→ **PASSAGE PROVIDED**
They flew together to a specialist in Canada for special treatment for May, who had to stop training until just before the Olympics as she attempted to recover. Once again, McPeak refused to replace May.

“Misty May at 70 percent is pretty darn good,” McPeak told the Easy Reader at the time. “I’m going to have to pick up my game even more. I’m coming to win. That’s the type of athlete I am…We are capable of winning a gold medal. These are goals we set for ourselves a long time ago.”

 The same thing occurred as in ’96. They didn’t regain their rhythm, and finished 5th at the Olympics.

“Eight years of my life,” McPeak said on the podcast, referring to the two Olympic disappointments. “We did the best we could, but it was heartbreaking.”

Only a week later, at a special tournament featuring all the same teams, they finished first. It was all about timing. They made plans to regroup for Brazil in 2004, but then May dropped McPeak for “this tall skinny person from Stanford” named Kerry Walsh. (May and Walsh went on to win three gold medals.)

→ **EXERCISE INSTRUCTIONS**
• A. From the volleyball passage, quote word for word the part that begins with the words containing "They flew together" and ends with "at the Olympics.".
• B. Extend the passage about McPeak and May by writing what comes after its final sentence.

→ **RECORD EXTRACTS**
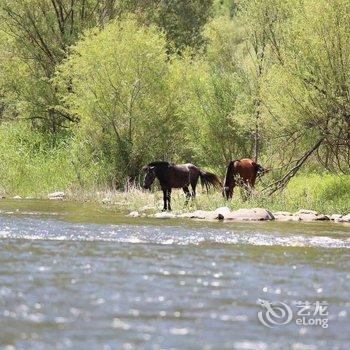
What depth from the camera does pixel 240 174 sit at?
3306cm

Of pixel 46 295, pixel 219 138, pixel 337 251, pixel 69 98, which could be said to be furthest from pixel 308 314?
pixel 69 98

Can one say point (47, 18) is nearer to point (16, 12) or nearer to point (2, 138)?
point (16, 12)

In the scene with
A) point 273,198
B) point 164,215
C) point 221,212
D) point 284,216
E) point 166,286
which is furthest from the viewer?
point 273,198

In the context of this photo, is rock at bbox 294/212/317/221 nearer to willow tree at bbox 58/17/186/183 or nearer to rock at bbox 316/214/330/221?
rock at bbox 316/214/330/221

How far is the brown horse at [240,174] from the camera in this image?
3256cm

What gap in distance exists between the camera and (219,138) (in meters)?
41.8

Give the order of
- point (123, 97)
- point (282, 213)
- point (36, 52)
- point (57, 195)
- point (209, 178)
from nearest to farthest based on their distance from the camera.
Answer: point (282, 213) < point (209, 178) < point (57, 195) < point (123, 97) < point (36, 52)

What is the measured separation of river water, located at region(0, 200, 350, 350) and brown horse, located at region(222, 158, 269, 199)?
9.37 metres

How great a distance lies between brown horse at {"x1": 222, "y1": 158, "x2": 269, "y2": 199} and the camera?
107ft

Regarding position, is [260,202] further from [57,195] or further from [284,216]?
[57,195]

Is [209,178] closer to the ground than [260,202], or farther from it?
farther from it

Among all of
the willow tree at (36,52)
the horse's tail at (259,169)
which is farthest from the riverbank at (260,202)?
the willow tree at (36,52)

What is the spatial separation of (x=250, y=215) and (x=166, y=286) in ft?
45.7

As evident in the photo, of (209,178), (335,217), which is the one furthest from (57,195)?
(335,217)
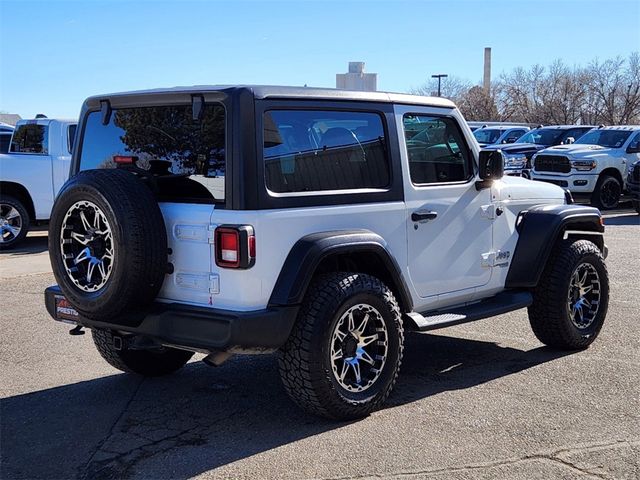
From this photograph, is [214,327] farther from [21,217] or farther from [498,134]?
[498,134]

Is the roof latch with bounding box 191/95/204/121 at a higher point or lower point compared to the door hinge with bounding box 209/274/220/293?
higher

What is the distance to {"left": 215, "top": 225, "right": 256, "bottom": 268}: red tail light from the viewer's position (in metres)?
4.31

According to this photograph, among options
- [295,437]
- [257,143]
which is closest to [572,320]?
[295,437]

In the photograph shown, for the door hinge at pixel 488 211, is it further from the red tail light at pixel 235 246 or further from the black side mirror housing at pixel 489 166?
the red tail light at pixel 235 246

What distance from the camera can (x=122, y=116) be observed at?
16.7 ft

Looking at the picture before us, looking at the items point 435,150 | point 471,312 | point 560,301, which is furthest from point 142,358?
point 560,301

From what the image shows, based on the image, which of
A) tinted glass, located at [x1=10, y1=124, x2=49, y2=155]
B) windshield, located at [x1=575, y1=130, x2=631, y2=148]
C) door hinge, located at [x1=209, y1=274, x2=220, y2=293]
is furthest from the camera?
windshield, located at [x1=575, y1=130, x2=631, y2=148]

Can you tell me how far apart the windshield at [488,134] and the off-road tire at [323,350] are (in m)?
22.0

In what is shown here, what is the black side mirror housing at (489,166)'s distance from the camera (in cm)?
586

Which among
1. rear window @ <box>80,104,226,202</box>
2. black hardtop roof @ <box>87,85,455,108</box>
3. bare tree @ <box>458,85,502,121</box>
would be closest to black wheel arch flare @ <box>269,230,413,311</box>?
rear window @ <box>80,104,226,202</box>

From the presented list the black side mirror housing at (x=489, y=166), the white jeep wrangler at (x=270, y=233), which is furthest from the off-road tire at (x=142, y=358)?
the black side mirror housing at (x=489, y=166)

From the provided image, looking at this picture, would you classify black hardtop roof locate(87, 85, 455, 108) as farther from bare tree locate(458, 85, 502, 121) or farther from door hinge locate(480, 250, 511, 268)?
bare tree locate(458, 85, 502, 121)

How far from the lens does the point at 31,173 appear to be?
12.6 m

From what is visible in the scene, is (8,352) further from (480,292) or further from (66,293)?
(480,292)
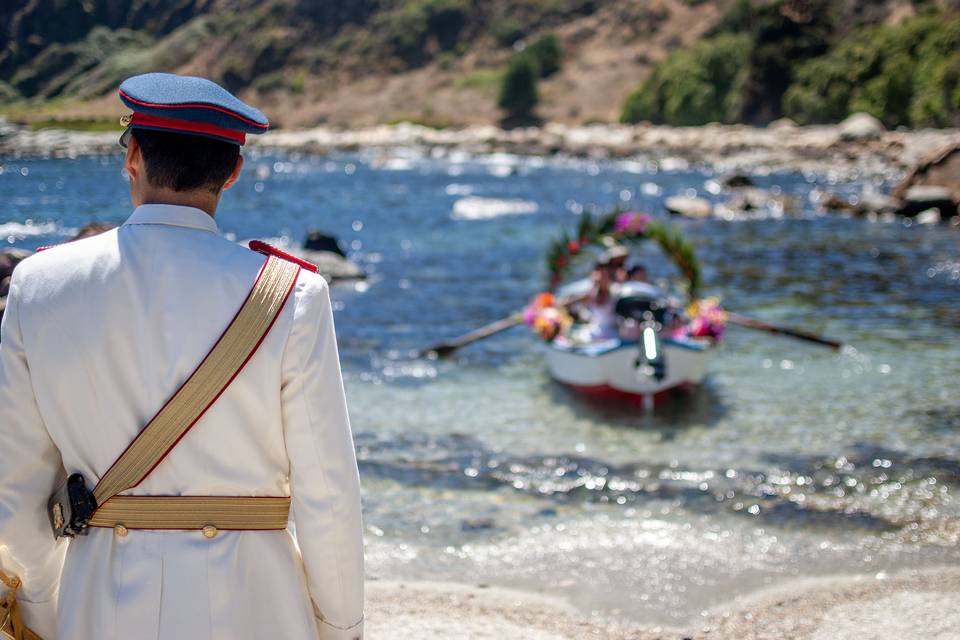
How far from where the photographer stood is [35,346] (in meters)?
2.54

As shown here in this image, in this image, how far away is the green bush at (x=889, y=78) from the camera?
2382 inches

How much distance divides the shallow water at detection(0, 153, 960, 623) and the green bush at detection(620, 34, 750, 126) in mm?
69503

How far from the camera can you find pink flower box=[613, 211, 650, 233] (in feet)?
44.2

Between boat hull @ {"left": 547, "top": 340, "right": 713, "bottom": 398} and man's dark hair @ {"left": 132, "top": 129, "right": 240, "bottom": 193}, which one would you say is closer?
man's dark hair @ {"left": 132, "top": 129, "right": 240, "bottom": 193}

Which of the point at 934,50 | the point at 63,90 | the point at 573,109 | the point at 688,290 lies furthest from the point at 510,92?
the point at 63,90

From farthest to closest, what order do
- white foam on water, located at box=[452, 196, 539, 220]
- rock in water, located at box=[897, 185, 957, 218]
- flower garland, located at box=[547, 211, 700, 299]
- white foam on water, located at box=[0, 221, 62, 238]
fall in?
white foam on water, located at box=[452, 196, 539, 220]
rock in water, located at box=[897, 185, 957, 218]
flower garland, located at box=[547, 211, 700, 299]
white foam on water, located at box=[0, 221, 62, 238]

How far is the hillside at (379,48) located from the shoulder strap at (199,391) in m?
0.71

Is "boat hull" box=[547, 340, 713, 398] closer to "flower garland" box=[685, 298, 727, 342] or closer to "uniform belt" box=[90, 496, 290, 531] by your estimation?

→ **ANSWERS FOR THE TASKS**
• A.
They flew together to a specialist in Canada for special treatment for May, who had to stop training until just before the Olympics as she attempted to recover. Once again, McPeak refused to replace May.

“Misty May at 70 percent is pretty darn good,” McPeak told the Easy Reader at the time. “I’m going to have to pick up my game even more. I’m coming to win. That’s the type of athlete I am…We are capable of winning a gold medal. These are goals we set for ourselves a long time ago.”

 The same thing occurred as in ’96. They didn’t regain their rhythm, and finished 5th at the Olympics.

• B.
Holly McPeak challenges Kerry Welsh at the net during the 2004 Hermosa Beach Open. Photo by Ray Vidal

McPeak, as she always does, regrouped. She found a new partner, Elaine Youngs, and together they qualified for the Brazil Olympics. McPeak finally arrived at the Games with a fully intact team. She was 36 by that time, but her game was never dependent on her elite athleticism. It was about her elite grit. They lost to May and Walsh in the semifinals but rebounded to beat an Australian team to win a bronze medal.

“Being on the podium in 2004 was incredible, because of all that heartbreak, to finally get there,” McPeak said. “I’m like, ‘Are you kidding me? I need to get up there.’ So that was pretty incredible, although it seemed like it was about 30 seconds long. It was just a blur.”

Hers was an unfathomably long road to the top of the mountain, but for McPeak, it was somehow appropriate. She never wanted it to be easy.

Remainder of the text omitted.